Collaborative efforts between the Discovery Center and various faculty across Miami University have led to a record year of grant funding for the College of Education, Health, and Society (EHS).
In the calendar year 2020, EHS secured over $8M in awards after 41 grant proposals were submitted. Of these proposals, more than half (54%) were funded.
Similarly, in 2021 EHS submitted 42 proposals totaling over $11M. Of these proposals, so far almost half (40%) have been funded, while a large number of remaining proposals are still in consideration by funders.
Collaborations are key
This success over the past two years signals the remarkable efforts of multiple faculty, campus divisions and departments, and interdisciplinary partnerships that have focused years of work and dedication toward achieving their goals. Since 2017, these types of collaborations have become more prominent.

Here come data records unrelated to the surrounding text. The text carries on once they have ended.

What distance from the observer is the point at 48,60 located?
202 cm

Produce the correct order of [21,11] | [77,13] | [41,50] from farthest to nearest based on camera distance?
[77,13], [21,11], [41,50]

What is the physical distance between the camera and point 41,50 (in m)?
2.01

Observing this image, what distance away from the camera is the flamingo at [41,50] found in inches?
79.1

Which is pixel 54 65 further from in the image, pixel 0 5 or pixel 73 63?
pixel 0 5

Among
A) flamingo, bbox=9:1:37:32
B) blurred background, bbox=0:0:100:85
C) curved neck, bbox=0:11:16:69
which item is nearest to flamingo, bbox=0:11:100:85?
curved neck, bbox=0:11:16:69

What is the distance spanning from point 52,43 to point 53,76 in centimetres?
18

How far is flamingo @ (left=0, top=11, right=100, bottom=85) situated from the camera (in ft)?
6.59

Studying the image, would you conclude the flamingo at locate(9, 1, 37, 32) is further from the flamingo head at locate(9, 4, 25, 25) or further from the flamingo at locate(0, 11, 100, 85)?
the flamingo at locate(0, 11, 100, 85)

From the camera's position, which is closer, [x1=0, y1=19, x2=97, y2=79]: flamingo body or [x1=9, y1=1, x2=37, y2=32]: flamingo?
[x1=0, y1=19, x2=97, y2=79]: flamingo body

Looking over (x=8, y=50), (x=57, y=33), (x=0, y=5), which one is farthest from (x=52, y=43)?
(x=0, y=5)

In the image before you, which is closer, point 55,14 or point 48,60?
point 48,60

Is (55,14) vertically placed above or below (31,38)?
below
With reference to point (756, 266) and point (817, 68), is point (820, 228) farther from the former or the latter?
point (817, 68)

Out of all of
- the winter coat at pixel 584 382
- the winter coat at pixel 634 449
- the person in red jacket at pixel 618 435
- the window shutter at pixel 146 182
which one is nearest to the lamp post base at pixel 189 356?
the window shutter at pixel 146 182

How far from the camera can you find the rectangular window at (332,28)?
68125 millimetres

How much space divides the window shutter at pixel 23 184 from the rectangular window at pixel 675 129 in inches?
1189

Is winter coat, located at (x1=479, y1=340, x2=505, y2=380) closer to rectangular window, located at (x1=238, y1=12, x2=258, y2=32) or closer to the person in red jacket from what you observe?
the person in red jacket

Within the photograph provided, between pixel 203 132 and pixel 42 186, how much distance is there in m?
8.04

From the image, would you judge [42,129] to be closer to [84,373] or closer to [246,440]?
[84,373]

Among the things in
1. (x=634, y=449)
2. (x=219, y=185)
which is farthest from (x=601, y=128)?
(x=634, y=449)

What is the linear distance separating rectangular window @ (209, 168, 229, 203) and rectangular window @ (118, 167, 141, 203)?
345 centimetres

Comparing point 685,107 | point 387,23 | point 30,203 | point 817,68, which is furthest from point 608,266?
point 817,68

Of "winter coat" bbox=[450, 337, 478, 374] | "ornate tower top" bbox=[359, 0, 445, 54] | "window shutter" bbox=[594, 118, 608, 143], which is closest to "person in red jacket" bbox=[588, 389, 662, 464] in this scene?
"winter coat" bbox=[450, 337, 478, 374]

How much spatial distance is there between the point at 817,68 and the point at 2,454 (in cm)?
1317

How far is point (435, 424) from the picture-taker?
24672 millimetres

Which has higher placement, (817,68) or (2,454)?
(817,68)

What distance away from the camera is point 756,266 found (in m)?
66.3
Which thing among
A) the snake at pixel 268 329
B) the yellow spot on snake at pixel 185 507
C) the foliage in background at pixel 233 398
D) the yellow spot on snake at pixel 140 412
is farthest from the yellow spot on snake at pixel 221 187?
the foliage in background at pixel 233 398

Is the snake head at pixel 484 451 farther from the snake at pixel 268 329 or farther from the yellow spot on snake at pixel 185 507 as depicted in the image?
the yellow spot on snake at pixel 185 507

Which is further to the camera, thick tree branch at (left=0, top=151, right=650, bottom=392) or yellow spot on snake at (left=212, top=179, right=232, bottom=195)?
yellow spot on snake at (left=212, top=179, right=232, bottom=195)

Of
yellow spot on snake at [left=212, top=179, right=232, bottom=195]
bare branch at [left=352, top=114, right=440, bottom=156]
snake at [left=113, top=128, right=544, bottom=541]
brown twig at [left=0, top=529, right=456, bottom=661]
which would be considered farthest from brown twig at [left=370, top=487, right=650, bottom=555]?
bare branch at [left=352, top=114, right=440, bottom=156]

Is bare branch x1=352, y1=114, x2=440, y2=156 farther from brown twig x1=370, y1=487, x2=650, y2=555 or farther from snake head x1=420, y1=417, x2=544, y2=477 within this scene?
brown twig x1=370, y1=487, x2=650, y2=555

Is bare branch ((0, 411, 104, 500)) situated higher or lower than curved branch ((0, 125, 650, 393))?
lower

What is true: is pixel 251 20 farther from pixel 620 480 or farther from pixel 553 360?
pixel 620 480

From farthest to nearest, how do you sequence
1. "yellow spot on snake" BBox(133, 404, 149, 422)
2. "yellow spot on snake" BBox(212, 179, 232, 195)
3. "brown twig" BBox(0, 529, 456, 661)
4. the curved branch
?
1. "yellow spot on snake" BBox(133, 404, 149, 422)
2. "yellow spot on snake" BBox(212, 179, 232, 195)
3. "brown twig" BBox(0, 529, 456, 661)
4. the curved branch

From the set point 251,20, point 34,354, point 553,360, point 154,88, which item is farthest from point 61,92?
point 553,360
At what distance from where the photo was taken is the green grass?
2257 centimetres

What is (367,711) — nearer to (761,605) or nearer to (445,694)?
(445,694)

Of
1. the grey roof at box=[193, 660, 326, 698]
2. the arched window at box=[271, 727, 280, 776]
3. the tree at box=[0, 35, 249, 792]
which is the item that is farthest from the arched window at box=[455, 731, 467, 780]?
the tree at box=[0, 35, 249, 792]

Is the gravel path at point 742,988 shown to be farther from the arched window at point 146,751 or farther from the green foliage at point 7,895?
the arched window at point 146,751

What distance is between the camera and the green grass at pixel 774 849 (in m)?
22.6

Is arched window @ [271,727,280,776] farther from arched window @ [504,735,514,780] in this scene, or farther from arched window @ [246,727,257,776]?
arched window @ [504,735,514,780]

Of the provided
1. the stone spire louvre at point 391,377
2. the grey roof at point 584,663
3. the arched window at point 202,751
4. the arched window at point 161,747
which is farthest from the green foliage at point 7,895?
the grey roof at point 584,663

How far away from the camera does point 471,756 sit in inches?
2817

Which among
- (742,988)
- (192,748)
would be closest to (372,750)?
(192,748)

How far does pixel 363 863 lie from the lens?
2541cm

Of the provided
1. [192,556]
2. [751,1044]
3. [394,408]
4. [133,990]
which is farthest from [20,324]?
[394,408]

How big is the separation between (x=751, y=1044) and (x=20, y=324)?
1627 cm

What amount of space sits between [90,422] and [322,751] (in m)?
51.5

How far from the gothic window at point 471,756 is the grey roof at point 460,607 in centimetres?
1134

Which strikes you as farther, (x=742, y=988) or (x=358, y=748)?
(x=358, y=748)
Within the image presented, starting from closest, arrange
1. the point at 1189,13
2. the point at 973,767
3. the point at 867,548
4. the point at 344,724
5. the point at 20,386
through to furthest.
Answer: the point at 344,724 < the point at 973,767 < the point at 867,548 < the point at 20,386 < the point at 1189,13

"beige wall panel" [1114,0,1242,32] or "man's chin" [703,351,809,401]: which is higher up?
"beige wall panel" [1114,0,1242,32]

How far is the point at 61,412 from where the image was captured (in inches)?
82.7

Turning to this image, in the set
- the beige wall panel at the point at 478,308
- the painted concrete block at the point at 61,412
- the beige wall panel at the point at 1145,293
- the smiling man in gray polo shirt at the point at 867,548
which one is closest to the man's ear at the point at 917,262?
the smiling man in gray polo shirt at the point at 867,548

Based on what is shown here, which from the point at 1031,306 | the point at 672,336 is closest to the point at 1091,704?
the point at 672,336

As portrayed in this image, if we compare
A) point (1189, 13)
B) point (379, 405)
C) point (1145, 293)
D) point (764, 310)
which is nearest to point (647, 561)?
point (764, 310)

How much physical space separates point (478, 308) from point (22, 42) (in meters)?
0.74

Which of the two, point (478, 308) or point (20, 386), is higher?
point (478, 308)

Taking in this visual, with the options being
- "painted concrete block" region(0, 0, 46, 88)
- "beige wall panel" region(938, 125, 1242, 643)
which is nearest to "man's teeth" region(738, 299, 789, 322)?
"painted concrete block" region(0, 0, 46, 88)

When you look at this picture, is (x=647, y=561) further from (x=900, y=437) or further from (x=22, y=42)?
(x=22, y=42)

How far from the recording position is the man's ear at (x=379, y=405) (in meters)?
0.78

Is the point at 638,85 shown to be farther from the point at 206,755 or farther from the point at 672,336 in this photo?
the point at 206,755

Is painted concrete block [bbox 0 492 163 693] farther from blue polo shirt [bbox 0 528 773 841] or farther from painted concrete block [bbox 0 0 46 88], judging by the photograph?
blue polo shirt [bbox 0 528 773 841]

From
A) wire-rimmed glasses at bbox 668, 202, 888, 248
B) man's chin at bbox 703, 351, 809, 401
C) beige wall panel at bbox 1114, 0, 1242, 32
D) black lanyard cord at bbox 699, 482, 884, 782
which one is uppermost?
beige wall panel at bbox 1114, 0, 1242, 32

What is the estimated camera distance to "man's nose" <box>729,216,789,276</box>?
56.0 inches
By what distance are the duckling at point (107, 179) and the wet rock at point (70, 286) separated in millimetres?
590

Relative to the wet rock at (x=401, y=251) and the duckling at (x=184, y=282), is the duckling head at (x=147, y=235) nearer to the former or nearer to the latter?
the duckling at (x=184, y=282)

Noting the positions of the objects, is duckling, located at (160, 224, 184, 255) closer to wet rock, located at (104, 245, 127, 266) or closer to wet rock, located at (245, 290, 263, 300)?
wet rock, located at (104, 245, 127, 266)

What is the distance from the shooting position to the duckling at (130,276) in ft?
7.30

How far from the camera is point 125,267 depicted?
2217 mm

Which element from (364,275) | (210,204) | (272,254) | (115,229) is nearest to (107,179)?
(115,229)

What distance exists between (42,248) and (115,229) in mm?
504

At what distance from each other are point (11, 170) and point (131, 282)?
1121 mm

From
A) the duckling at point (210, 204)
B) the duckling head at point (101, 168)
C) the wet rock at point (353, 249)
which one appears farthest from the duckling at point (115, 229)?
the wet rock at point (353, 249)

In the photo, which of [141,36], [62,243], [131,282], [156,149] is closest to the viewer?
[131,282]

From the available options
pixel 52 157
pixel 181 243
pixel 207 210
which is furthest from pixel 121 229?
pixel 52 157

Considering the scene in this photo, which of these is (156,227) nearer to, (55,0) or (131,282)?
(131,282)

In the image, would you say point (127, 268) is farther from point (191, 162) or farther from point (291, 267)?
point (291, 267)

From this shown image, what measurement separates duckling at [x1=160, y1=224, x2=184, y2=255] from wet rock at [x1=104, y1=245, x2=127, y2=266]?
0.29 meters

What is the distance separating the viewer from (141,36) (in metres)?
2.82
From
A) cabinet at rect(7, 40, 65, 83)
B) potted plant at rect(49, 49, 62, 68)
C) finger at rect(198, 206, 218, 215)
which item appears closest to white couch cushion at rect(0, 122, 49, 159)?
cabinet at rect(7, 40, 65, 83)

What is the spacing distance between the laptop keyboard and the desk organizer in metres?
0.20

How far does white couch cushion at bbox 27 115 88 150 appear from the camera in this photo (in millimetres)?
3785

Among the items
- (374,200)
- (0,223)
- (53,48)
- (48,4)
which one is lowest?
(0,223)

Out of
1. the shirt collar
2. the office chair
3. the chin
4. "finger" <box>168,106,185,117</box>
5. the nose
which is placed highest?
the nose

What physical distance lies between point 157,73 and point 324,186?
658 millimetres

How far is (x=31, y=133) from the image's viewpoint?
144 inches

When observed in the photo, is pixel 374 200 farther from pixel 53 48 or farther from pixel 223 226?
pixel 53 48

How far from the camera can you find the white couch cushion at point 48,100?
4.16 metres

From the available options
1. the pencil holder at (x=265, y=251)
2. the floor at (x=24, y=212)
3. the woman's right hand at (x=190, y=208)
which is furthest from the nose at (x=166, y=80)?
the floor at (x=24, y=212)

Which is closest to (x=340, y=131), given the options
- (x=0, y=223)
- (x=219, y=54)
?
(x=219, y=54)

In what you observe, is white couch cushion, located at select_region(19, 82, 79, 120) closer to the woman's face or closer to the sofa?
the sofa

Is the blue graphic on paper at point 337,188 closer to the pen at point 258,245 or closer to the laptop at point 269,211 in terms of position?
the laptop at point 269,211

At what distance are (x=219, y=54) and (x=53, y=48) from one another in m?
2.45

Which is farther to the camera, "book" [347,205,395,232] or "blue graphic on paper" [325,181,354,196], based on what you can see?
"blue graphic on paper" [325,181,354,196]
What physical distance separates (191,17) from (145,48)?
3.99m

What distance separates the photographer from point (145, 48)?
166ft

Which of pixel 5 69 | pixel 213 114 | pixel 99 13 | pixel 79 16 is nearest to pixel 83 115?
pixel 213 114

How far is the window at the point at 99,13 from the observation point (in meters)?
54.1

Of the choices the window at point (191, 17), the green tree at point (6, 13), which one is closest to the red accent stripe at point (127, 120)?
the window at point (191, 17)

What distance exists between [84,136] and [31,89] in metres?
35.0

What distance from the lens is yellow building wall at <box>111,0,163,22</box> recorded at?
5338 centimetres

“This is evidence that a lot of people in EHS are working across disciplines and we're seeing more productive collaborations,” said Sarah Woodruff, Discovery Center director. “When we look at funded proposals, especially the larger ones, most are not single investigator projects. Those in higher ranges are very much about groups of individuals that plan together, and have built relationships for years. When those are developed the results are really great.”
Among these key EHS collaborators is the Discovery Center itself.
As an institution that provides comprehensive research, evaluation, and assessment services, Discovery Center often works closely with EHS, as well as with additional faculty across Miami’s campus and with external entities such as other universities, school districts, and community organizations across the country.
Between 2019 and 2021, nearly 80% of all EHS funded proposals marked a collaboration with Discovery. In fact, in 2019 alone, every funded EHS proposal (100%) received some level of support from the Discovery Center.
“We have faculty who have been very intentional about expanding interdisciplinary collaborations across the university, and we’ve been very intentional in better leveraging our existing research infrastructure, such as the Discovery Center, to create a more systemic approach to supporting grant development,” said EHS Dean Jason Lane. “These efforts enhance our competitiveness when funders look to make smart investments in the future of society.”
A team effort
Alongside collaborations with Discovery, EHS can also point to the cumulative effect of dozens of smaller awards that contributed to its overall success.
“There are many awards between 100k and 200k, which may not seem like much, alongside a million dollar award,” Woodruff said. “But those are really the bread and butter of EHS. If you compare education to other fields like engineering, the same kinds of funds are not available. So these awards really are the building blocks for larger ones.”
Some of these recent awards include:
- Miami University Robert Noyce Scholars Program (314K), led by Nazan Bautista, Tammy Schwartz, and Jeff Wanko (EHS) with Ellen Yezierski, professor of Chemistry, and Jennifer Blue, professor of Physics.
- Enhancing and Expanding Partnership Models for Collaborative Recruitment and Retention of BIPOC Intervention Specialists (149K), led by Jason Abbitt and Sarah Watt (EHS)
- Youth and YoungAdult Early Intervention Initiative (375K), led by Cricket Meehan, director of the Center for School-based Mental Health programs in the department of Psychologyand Sarah Woodruff (EHS)
- Evaluation of the School Climate Transformation Grant (285K), led by Anthony James and Sarah Woodruff (EHS)
- Miami Inclusive Licensure Partnership (74K), led by Leah Wasburn-Moses, Ashley Johnson, Kim Wachenheim, Molly Kelly, Sarah Watt, and Sheri Leafgren (EHS)
Success takes time
Even the largest grants from 2020 and 2021 were the result of established interdisciplinary relationships, consistent collaborations, or ongoing efforts and resubmissions that slowly built toward more substantial success over time.
The $6M secured by the Ohio School Wellness Initiative (OSWI) in 2020, for example, was the direct result of deep interdisciplinary work between Cricket Meehan, director of Miami’s Center for School-Based Mental Health Programs in the department of Psychology, several EHS Educational Psychology and Social Work faculty, and the Discovery Center, as well as years of collective reputation-building expertise on all sides.
Similarly, the $2.5M awarded to the ¡PELEA! Fight! program in 2021 was preceded by years of incremental steps and several resubmissions on behalf of Martha Castañeda and her team.
“Martha first applied for funding for this project in 2017, and it finally paid off in 2021,” Woodruff said. “But she had been laying the groundwork for this proposal for years. There was a lot of work and a lot of networking and collaborating along the way. That’s key. That's what we're seeing with proposals that are funded for higher amounts.”
Of course, even more important than the awards themselves are the innovative projects and important advancements they will make possible going forward.
“The significant increase in research funding in EHS is a testament to the strength of our faculty, the importance of collaboration, and the relevance of the real-world problems we are seeking to address,” Lane said.